At 17:45 the strike leaders had finished their briefings and the planes and pilots were on the flight deck. As Captain Holmes looked at the men mounting their war steeds, he could only feel pride for the fact that he was given command of this ship, this crew, and for this mission.
This is it, he thought. Time to see if we know how to use a sword. We hit them early, and often, and hit them hard. We bled them dry, and then they brought out those lasers and gave us a surprise, just when we were ready to make our kill. It’s a long haul this time out, as they are hugging the coast of India, and we had to stay west of the Maldives, but we’ve still got the range, almost 400 miles to the targets.
“Alright, gentlemen,” he said aloud to the bridge crew. “This is our last dance. Start the music.”
The F-35 escort of 12 planes would go first, followed by the 18 Avengers for the strike, and then another flight of six Panthers for backup, rigged for air-to air. The four planes with MALD did not have far to go, as they could throw their decoys out 500 miles. They would fire immediately, a bearing only attack that would see the decoys arriving about the same time the other planes put their live ordnance on the targets.
The Avenger strike flights would wing their way north first, before spotting an island that would clue them to make their right turn towards the targets. This was taking the strike planes well away from the possibility of being found by enemy fighters, and the F-35 escorts would also be sweeping the skies far off their right flank as they began to make their final approach to the enemy fleet.
As it happened, the six J-20’s that had been out to provide air cover saw the decoys, and went after them. As soon as they did so, the Panthers unleashed a torrent of AAMRAM’s on them, intending to clear the skies of bogies. That got the attention of the J-20’s and the Avengers then had clear skies to get to their release points and fire.
As the strike ordnance released, the GBU’s went first to create that telltale cloud of glide bombs that was so threatening.

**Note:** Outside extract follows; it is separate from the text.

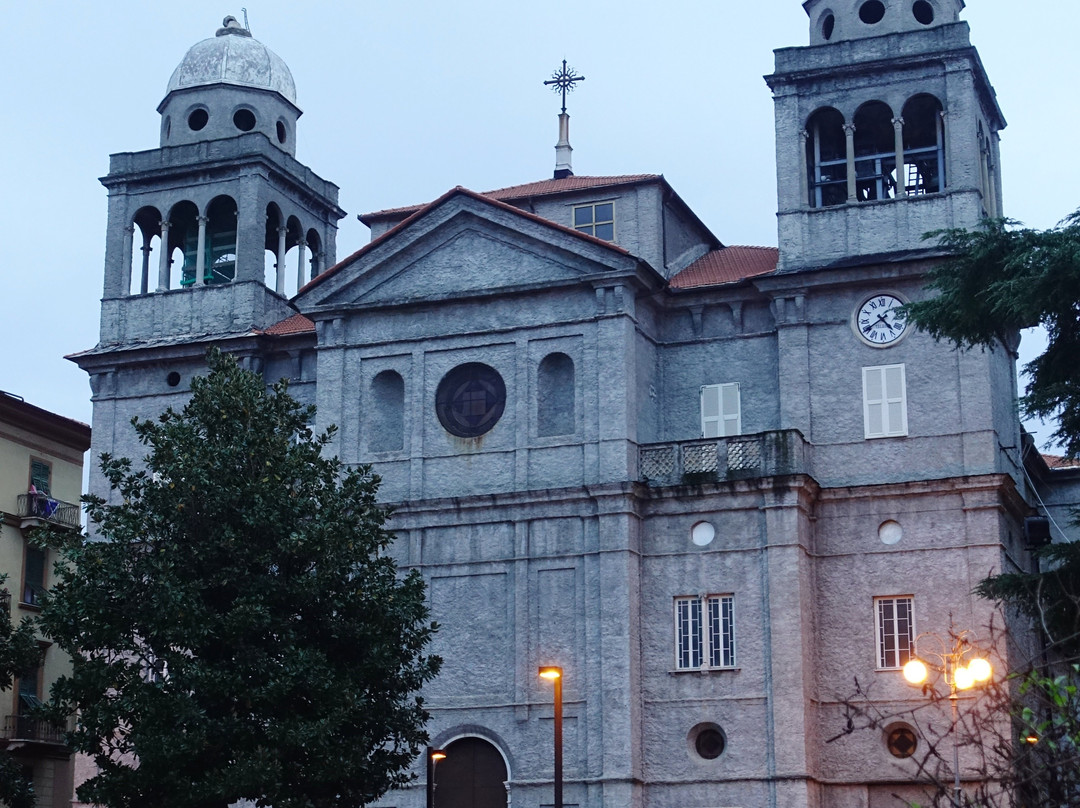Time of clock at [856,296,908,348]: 4:39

It would compel all the targets would switch on active radars, and that lit them up and gave the anti-radiation missiles something to home in on.

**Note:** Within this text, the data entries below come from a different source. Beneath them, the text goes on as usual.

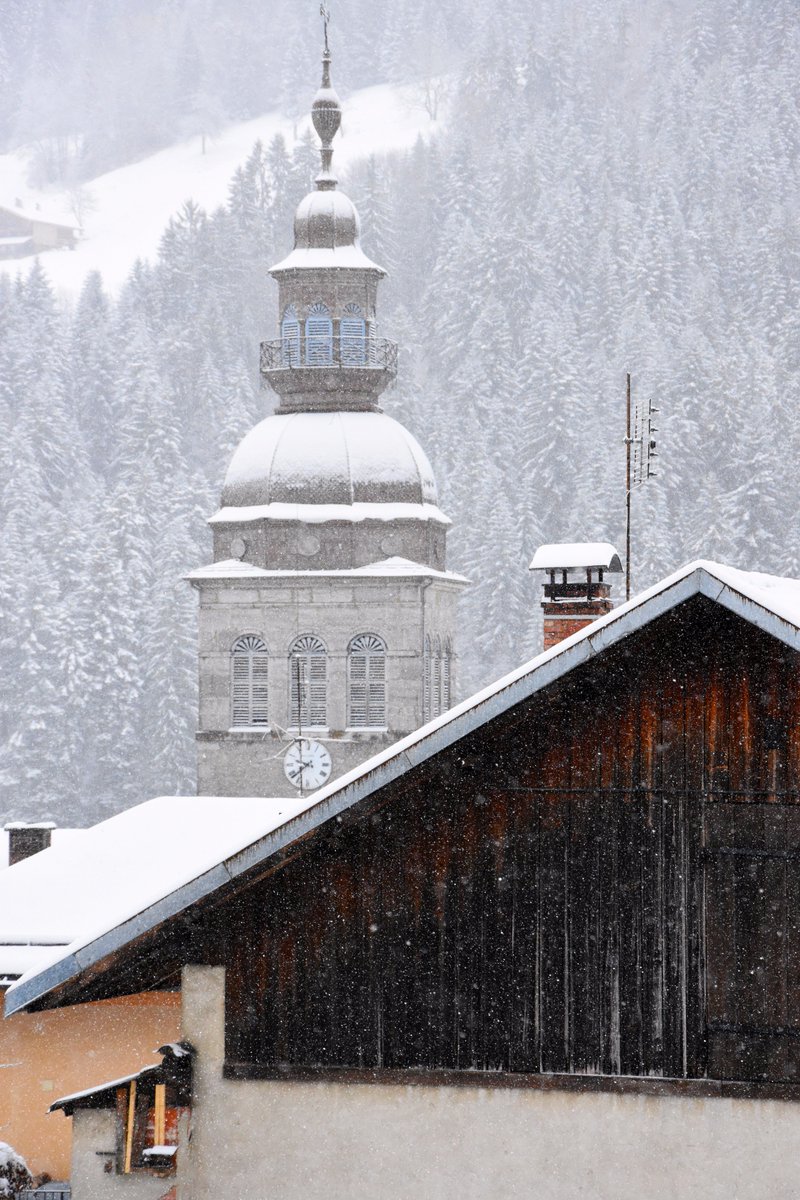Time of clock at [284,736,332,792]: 9:38
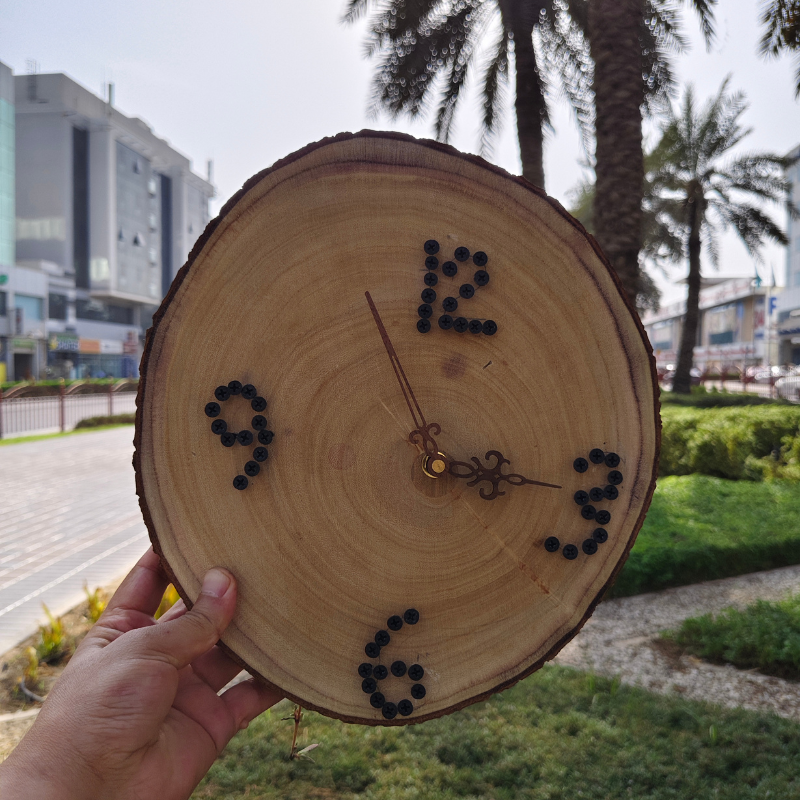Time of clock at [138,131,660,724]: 3:55
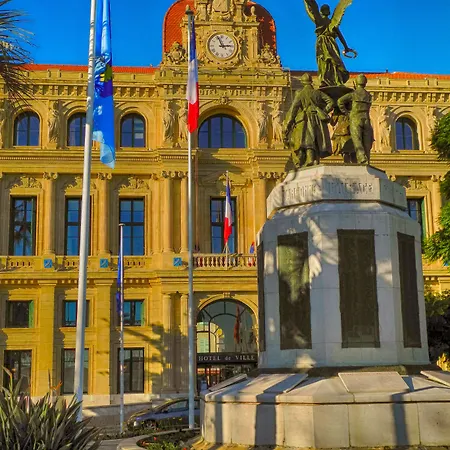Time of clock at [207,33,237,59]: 2:56
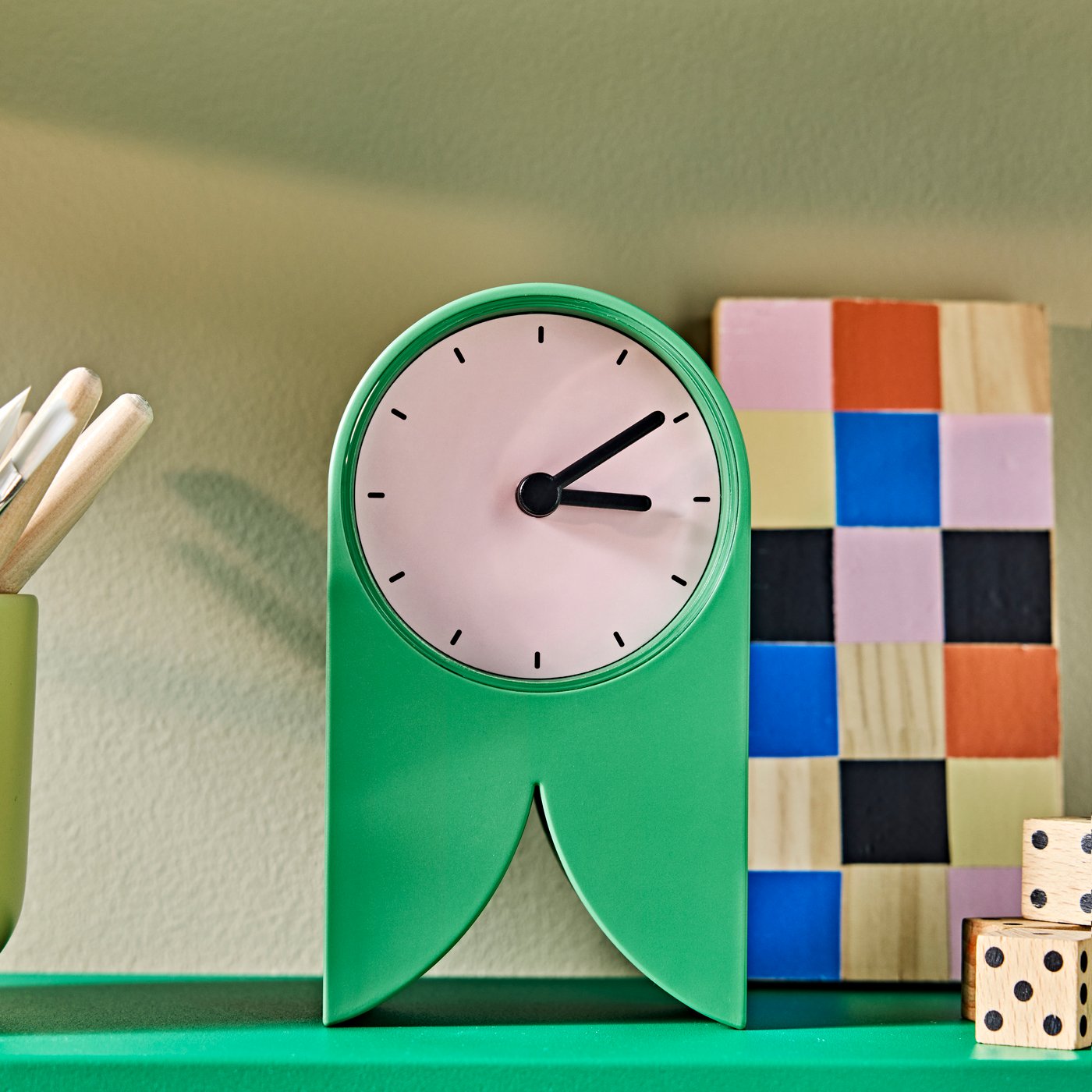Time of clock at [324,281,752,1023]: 3:09
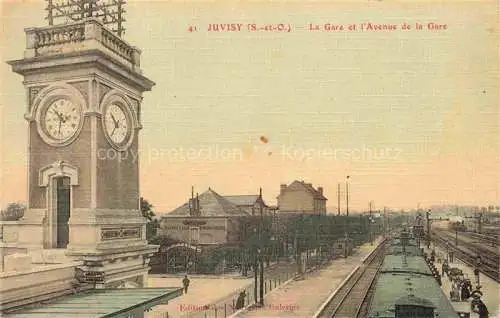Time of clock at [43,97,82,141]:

The Chinese fleet had become a long line of ships, with the frigates somewhat behind the leading group, with a few Seafire Class destroyers. Last in the line, was the wounded Eagle God, a prime target that had been struggling to keep up. That ship was work for twelve JSOW’s, and everything else went after the tail end of the formation. It was the speedy AGM-88E’s that raced in to get the first hits, with four smashing into FFG Hengshui, and another for hitting FFG Xianning.

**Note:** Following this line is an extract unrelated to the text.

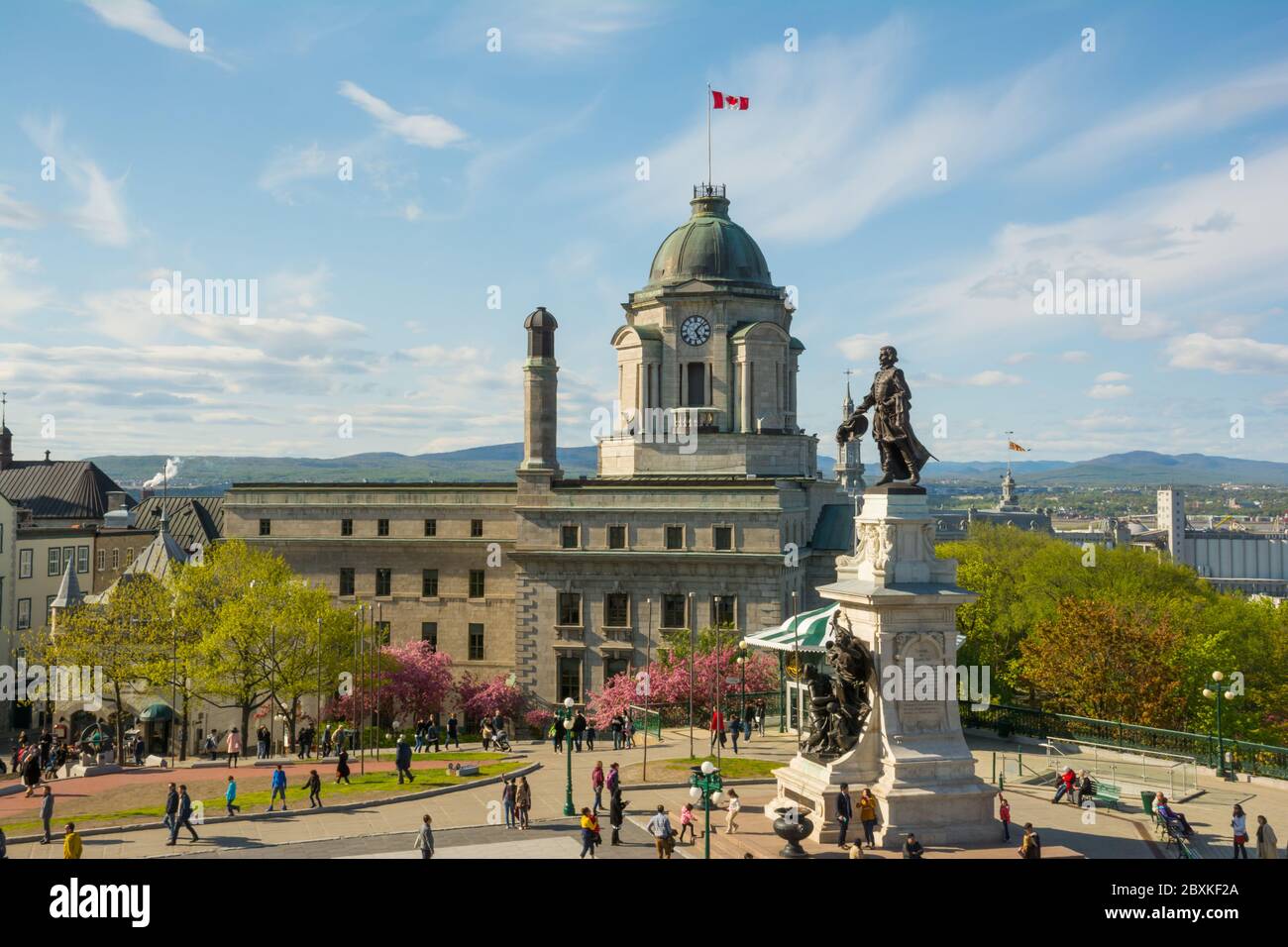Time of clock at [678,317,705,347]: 5:07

Now Admiral Sun Wei looked over his shoulder and saw the danger. His lasers had engaged and killed missiles heading his way, but the frigates had fallen too far behind. The simple lapse of not keeping proper stations relative to the leading ships made the them vulnerable, and the light sabers of the Flying Dragon could no longer cover them. The GBU-53’s now came in a massive steel cloud, and most of those ships were SAM depleted.
He was shaken when the bombs started to hit, slamming into the already listing Hengshui, then delivering a pounding of many hits to FFG Weifang. Xianning was struck again with many bombs, and that ship would not survive. FFG Nantong was pummeled and on fire, and the escorting Seafire Class DDG Haiwang was a burning wreck. It was the blow that should have been struck hours ago, before the lasers and rearmed HQ-10’s in the leading ships so changed the equation.